:: WRITTEN EXERCISE A ::
Duplicate the lines of the records between the one holding "What distance from" and the final line of the records, inclusive.

The Creator and The Creature

1692. I adore You, Lord and Creator, hidden in the Blessed Sacrament. I adore You for all the works of Your hands, that reveal to me so much wisdom, goodness and mercy, O Lord. You have spread so much beauty over the earth, and it tells me about Your beauty, even though these beautiful things are but a faint reflection of You, Incomprehensible Beauty. And although You have hidden Yourself and concealed Your beauty, my eye, enlightened by faith, reached You, and my soul recognizes its Creator, its Highest Good; and my heart is completely immersed in prayer of adoration.

My Lord and Creator, Your goodness encourages me to converse with You. Your mercy abolishes the chasm which separates the Creator from the creature. To converse with You, O Lord, is the delight of my heart. In You I find everything that my heart could desire. Here Your light illumines my mind, enabling it to know you more and more deeply. Here streams of graces flow down upon my heart. Here my soul draws eternal life. O my Lord and Creator, You alone, beyond all these gifts, give Your own Self to me and unite Yourself intimately with Your miserable creature. Here, without searching for words, our hearts understand each other. Here, no once is able to interrupt our conversation. What I talk to You about, Jesus, is our secret, which creatures shall not know and Angels dare not ask about. These are secret acts of forgiveness, known only to Jesus and me; this is the mystery of His mercy, which embraces each soul separately,. For this incomprehensible goodness of Yours, I adore You, O Lord and Creator, with all my heart and all my soul. And, although my worship is so little and poor, I am at peace because I know that You know it is sincere, however inadequate …

1693. As I was writing the above words, I saw the Lord Jesus leaning over me, and He asked, My daughter, what are you writing? I answered, “I am writing about You, Jesus, about Your being hidden in the Blessed Sacrament, about Your inconceivable love and mercy for people.” And Jesus said, Secretary of My most profound mystery, know that yours is an exclusive intimacy with Me. Your task is to write down everything that I make known to you about My mercy, for the benefit of those who by reading these things will be comforted in their souls and will have the courage to approach Me. I therefore want you to devote all your free moments to writing. “But, O Lord, shall I always have a moment, at least a brief one, in which to write?” And Jesus answered. It is not for you to think about that. Only do as much as you can, and I will always arrange things so that you will easily be able to do what I ask of you …

1694. Today, I was visited by a certain lay person [probably Stanislava Kwietniewska] who has caused me a lot of sorrow and who has abused my goodness, telling many lies. At the first moment I saw her, the blood froze in my veins, because there stood before my eyes all that I had to suffer because of her, although with one word I could have freed myself of them all. And the thought came to me to tell her the truth, firmly and immediately. But at the same moment, the mercy of God came before my eyes, and I resolved to act toward her as Jesus would have acted in my place. I started to talk to her gently, and when she expressed the wish to talk to me alone, I then, in a very delicate manner, made known to her clearly the sad condition of her soul. I saw that she was deeply moved, though she was trying to hide this from me. At that point, a third person came in, and so our heart-to-heart talk came to an end. She asked me for a glass of water and for two other things which I did willingly. However, had it not been for the grace of God, I would not have been able to act in such a way toward her. When they left, I thanked God for the grace which had supported me during that time.

:: WRITTEN EXERCISE B ::
Set down, word for word, the part of the passage on the Creator and the creature between "The Creator and" and "prayer of adoration.", inclusive.

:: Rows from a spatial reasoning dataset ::
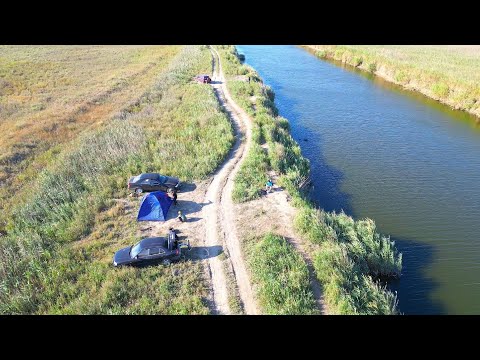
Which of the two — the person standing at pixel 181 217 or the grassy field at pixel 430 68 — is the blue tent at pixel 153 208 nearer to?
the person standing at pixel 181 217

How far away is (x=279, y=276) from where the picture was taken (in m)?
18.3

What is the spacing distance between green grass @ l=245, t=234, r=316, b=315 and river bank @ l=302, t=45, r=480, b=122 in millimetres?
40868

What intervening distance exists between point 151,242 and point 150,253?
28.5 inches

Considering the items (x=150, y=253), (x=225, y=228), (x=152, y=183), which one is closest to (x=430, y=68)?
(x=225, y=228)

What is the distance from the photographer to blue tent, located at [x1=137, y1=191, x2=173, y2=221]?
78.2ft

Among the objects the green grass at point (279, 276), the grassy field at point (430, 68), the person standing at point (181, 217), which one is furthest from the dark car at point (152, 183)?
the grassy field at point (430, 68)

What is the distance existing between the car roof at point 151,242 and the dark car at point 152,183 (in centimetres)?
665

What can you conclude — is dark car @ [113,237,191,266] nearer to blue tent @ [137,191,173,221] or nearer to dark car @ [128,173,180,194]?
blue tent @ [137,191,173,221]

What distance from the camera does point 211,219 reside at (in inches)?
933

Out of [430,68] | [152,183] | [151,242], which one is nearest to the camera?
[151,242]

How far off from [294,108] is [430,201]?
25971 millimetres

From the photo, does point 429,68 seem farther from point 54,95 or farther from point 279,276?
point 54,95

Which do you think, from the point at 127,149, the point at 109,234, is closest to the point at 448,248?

:: PROBLEM SOLUTION A ::
What distance from the camera does point 211,219 reside at (in inches)?
933

Out of [430,68] | [152,183] | [151,242], which one is nearest to the camera?
[151,242]

How far off from [294,108] is [430,201]?
25971 millimetres

From the photo, does point 429,68 seem farther from point 54,95 or farther from point 279,276?
point 54,95

Which do you think, from the point at 127,149, the point at 109,234, is closest to the point at 448,248?

:: PROBLEM SOLUTION B ::
The Creator and The Creature

1692. I adore You, Lord and Creator, hidden in the Blessed Sacrament. I adore You for all the works of Your hands, that reveal to me so much wisdom, goodness and mercy, O Lord. You have spread so much beauty over the earth, and it tells me about Your beauty, even though these beautiful things are but a faint reflection of You, Incomprehensible Beauty. And although You have hidden Yourself and concealed Your beauty, my eye, enlightened by faith, reached You, and my soul recognizes its Creator, its Highest Good; and my heart is completely immersed in prayer of adoration.